On Bush’s budget: “George Bush presented Congress with a $2.4 trillion budget for the next. Think of it as a campaign brochure, complete with glossy pictures of the president bringing relief to the elderly, restoring the environment and exhorting the young.”

The Economist writers also appear more skilled at crafting sentences than their peers at the NYT (though they spell “defence” in that funny, European, way): “For the armed forces and homeland defence come big proposed increases in spending, up by 7% and 10% respectively.” (The NYT said that the homeland would be 10% more secure, rather than correctly stating that we’d be spending 10% more on homeland security.)

There’s also more substantive content in the Economist piece:

If this [cutting the deficit in half over the next five years] all looks too good to be true, it is. For once, the administration has not fiddled the books by relying on unrealistically high growth rates in the coming years; but it has relied on other fibs. For a start, the budget does not factor in the future costs of keeping soldiers in Iraq and Afghanistan: even Mr Bush’s own budget director says costs could be as much as $50 billion for Iraq alone in 2005. Then the usual implausible savings are found from “waste, fraud and abuse”. Third, all the president’s cuts are to fall on the one-fifth of the total budget that counts as domestic discretionary spending—hardly likely to happen in an election year.

Mr Bush’s most culpable failing lies in his refusal to think beyond the 2009 horizon. Take, first, the tax cuts of 2001 and 2003, which Mr Bush wants to make permanent at a ten-year cost, when other new proposals for tax-free savings schemes are added in, of $1.25 trillion. The cuts may well have provided a welcome economic stimulus at a time when confidence was knocked by recession and terrorist attack. But after 2009, these cuts will equal three-quarters of the total deficit, even by the administration’s own numbers. [more …]

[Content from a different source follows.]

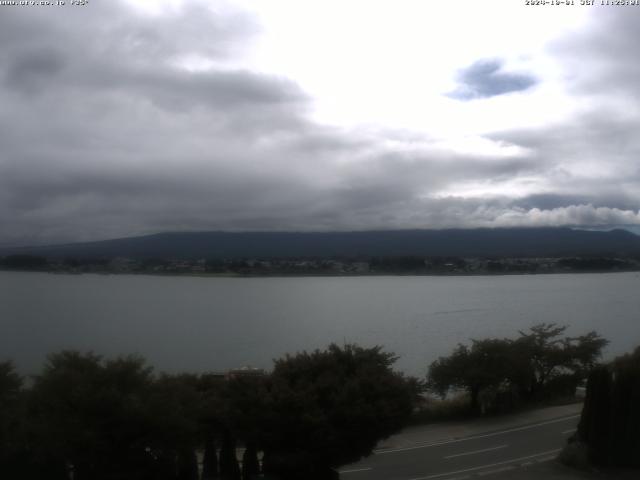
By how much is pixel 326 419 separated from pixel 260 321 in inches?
2000

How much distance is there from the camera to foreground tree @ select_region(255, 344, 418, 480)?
49.4ft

Get it? If Bush excludes war costs, and makes unrealistic assumptions, and defines the time window just right, then maybe, just maybe, the deficit will be cut in half. Of course, cutting it in half will still mean a deficit over 1/4 billion dollars, or a bit more thant 2.2% of GDP — which is about the size of Clinton’s last surplus, but of course, in the opposite direction. Under the most optimistic of scenarios, the current budget proposes to run deficits the size of Clinton’s surpluses.